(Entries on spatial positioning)
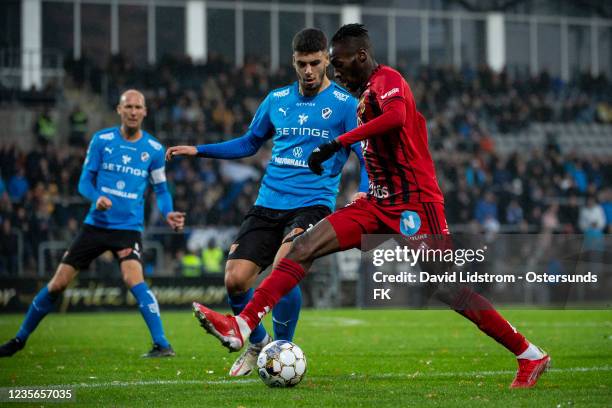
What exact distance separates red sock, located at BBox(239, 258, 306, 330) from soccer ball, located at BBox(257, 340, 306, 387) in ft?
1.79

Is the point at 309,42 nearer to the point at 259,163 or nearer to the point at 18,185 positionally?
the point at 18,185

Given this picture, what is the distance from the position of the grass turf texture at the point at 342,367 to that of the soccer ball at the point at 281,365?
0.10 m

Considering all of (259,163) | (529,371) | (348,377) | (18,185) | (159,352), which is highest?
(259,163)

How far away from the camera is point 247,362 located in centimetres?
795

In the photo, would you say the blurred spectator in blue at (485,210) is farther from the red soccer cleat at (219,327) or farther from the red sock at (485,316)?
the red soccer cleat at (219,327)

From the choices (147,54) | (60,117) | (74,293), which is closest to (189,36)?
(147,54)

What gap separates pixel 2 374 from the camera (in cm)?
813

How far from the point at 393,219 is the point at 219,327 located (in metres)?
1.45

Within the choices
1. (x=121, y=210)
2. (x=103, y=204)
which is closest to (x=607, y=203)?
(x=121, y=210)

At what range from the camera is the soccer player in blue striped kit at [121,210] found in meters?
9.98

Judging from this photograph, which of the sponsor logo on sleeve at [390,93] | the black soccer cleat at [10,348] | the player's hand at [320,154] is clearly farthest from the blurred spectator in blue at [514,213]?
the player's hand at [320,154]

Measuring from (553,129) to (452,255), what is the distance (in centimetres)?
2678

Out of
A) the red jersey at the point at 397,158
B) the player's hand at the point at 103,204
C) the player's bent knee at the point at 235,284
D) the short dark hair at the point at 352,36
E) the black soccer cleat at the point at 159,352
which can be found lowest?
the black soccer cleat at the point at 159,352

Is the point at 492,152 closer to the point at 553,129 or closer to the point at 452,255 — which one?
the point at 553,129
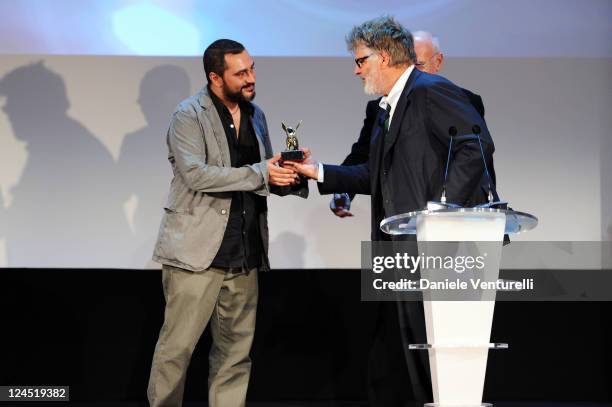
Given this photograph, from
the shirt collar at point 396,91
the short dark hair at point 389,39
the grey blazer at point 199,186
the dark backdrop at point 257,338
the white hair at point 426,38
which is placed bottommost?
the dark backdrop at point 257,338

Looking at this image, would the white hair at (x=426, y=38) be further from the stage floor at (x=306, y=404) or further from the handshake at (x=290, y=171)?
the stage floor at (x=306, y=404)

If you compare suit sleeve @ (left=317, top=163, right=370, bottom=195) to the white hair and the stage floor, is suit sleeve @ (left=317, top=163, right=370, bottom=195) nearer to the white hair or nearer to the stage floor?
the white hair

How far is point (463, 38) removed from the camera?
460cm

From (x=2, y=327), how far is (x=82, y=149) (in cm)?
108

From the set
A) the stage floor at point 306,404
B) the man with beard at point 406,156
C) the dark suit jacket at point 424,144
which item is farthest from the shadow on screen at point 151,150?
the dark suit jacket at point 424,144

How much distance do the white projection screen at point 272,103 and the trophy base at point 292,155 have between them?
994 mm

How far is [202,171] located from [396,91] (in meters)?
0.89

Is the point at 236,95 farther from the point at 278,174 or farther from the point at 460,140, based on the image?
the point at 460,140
---
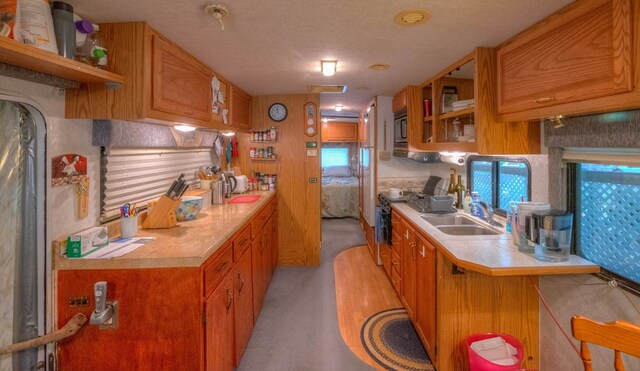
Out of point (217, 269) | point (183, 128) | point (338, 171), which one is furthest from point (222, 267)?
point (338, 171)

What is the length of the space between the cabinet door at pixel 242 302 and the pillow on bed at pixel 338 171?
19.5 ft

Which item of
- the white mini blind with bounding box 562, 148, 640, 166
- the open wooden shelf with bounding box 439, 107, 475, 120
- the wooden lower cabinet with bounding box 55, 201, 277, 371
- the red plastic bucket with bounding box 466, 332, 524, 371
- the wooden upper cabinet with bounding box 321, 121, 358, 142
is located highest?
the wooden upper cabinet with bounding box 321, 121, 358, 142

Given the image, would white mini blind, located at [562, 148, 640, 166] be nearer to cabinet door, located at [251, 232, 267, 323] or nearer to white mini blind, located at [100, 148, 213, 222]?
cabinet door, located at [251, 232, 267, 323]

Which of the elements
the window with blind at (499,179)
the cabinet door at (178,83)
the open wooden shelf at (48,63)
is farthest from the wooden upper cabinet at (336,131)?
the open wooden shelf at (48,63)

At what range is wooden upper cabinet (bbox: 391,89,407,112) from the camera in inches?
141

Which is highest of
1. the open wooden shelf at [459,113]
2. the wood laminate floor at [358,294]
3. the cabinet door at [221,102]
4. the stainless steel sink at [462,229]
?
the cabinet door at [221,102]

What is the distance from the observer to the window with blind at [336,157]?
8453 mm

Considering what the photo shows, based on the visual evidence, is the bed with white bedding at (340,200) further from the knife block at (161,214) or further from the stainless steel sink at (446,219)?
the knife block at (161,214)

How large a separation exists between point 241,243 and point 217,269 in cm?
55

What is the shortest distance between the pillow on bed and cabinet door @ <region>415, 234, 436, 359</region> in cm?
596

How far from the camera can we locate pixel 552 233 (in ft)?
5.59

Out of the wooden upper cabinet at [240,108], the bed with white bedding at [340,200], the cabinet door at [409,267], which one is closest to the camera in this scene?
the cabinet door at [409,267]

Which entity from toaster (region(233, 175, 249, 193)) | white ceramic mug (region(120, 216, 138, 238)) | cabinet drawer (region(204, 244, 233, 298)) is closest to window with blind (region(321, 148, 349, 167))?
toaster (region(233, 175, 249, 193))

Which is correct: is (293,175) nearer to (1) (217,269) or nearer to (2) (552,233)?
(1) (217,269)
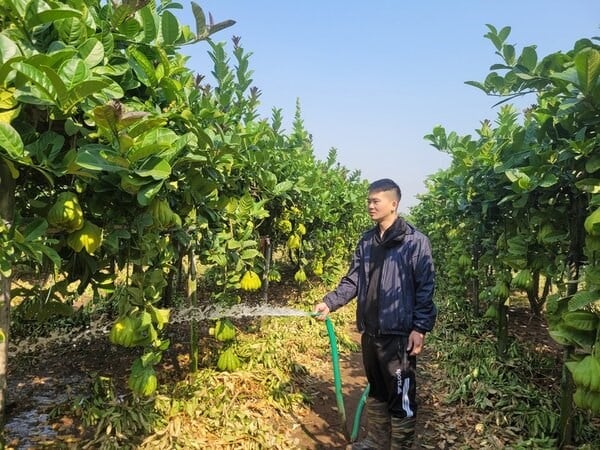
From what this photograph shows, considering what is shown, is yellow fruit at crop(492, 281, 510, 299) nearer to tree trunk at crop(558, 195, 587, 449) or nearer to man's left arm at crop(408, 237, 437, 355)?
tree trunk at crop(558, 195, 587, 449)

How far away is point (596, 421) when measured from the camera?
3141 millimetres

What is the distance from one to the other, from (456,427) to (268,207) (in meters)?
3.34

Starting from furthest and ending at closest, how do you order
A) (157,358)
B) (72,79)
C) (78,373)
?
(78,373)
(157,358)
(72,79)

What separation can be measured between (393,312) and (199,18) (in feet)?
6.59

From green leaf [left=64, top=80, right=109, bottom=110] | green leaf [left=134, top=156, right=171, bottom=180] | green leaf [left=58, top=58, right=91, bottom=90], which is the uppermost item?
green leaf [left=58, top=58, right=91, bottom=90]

Task directions
Count the lines of the data above that contain the string "sock". Reply with the number alone.

Output for this exercise
2